Resource: Reforming Police Use-of-Force Practices: A Case Study of the Cincinnati Police Department

By: Elliot Harvey Schatmeier

September 1, 2012

When Congress enacted the Violent Crime Control & Law Enforcement Act of 1994, it gave the Department of Justice (DOJ) a powerful tool for correcting unconstitutional practices in state and local police agencies. Over the last twenty years, the DOJ has used this power to investigate, sue, and enter into contractual agreements with police agencies as a means of reforming unconstitutional police practices, such as excessive use of force, racial profiling, and unconstitutional stop-and-frisk practices.

These agreements often fail to achieve their stated goals, however, because they lack effective enforcement mechanisms. Additionally, the DOJ has repeatedly failed to combat problems in the implementation process such as officer circumvention, fleeting political support, and intractable command management. In contrast to these failures, the Cincinnati Police Department achieved measurable progress in reducing use-of-force incidents, officer injuries, and improving citizen satisfaction while under an agreement with the DOJ and various private parties.
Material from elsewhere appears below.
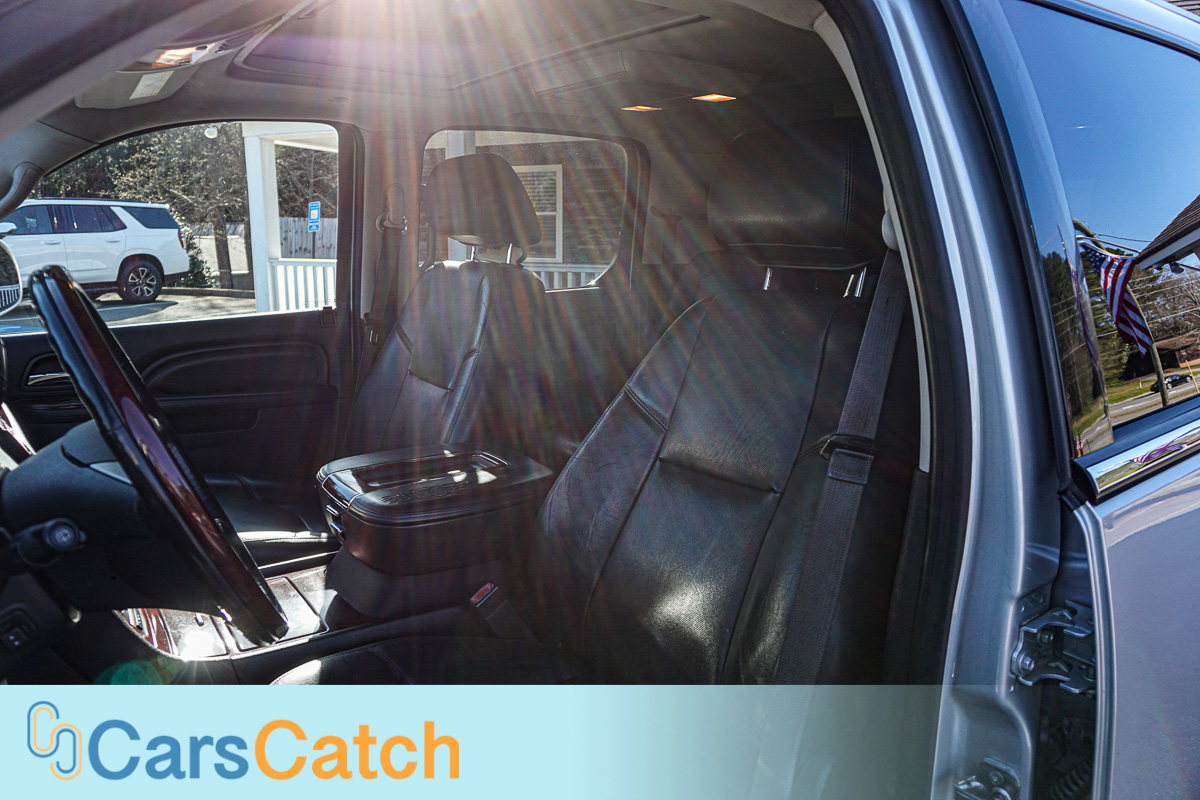 CARSCATCH - Used vehicle - SUV CADILLAC ESCALADE ESV 2013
This Note argues that Cincinnati Police Department’s success can be explained by the innovative design of its agreement, which stresses the principles of democratic experimentalism — including a flexible and goal-oriented approach, stakeholder deliberation, regulatory transparency, and enforcement mechanisms governing the implementation of the agreement’s terms. It then identifies some methods implemented in Cincinnati that may prove useful in reforming police agencies in other cities.